Tanrıya akıl alanında zoraki bir yer açmaya çalışmak ve tanrıyı akli bir zeminde kanıtlamaya çalışmak akli bilgiyi inançtan üstün tutmak anlamına gelir.
Bu durumda ya akli bilgiyi tercih etmek ve dolayısıyla akıl alanına girmeyen metafiziği reddetmek gerekir ya da inanç ile akıl arasında bir üstünlük düşüncesine girmeksizin metafiziği inanç alanında bırakarak inanç bağlamında değerlendirmek gerekir.
Metafizik bilimsel bir temele oturtulamaz. Zira bilim değişen koşullar altında değişebilen bir olgudur. Mutlak bir doğru olarak öne sürülen dogmatik inanç, bilimin değişmesiyle değişemeyeceğine göre bu çaba olsa olsa gülünçtür.

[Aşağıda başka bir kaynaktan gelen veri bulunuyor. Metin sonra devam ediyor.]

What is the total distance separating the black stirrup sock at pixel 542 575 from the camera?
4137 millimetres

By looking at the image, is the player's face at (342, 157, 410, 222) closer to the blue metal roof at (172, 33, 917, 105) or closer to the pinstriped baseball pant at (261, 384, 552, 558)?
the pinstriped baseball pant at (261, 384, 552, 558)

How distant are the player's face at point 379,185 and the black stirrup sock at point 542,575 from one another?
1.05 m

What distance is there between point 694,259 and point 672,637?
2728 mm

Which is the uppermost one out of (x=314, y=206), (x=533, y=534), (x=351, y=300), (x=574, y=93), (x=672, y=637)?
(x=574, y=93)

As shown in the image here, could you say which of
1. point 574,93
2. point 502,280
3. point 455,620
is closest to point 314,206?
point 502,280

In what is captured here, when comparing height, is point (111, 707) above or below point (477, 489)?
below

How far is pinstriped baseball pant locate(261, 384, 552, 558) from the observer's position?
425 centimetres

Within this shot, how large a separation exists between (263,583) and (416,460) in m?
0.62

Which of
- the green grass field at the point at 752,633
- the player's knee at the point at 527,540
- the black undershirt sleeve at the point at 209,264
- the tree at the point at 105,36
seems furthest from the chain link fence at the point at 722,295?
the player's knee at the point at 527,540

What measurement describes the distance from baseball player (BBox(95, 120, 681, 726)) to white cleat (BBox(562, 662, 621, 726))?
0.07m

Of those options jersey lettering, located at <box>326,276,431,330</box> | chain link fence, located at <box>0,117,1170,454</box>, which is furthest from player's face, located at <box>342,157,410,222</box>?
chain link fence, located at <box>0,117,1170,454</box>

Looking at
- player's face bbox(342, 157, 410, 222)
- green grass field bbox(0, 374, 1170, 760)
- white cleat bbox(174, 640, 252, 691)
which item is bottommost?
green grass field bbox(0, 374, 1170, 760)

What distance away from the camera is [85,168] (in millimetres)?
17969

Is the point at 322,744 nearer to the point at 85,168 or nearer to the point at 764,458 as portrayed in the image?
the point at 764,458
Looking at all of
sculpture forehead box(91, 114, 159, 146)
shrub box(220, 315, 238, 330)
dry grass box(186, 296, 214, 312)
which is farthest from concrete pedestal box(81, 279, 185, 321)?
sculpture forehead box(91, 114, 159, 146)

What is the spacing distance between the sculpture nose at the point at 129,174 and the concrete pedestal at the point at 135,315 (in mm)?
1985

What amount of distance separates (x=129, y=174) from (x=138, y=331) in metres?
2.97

Böylesi bir çaba psikolojik bakımdan içsel bir çelişkiyi gösterir. Bilim ile inanç arasındaki dengeyi kuramayanlar ikisini birleştirerek bu çatışmadan kurtulacaklarına inanmaktadırlar.
Söz konusu çabayı gösterenlere oranla akılsal bilgiyi yaşamına klavuz edinenler, metafiziği olması gereken yerde bırakarak metafiziğe saygı duymakta, onu hırpalamamaktadır.
Yıllar önce ciddi bir çaba ile ilmek ilmek açıklanan bilim ile inanç arasındaki farkın idrakına varılmalı, metafiziği bilim alanına kaydırarak bilimi öncelemeyi bırakmalı ve metafiziğe hakkını iade etmelilerdir.
Ya da bilim ile metafizik arasında yapmak zorunda oldukları tercihten kaçmayı bırakıp psikolojik bir yüzleşme yaşamalılar.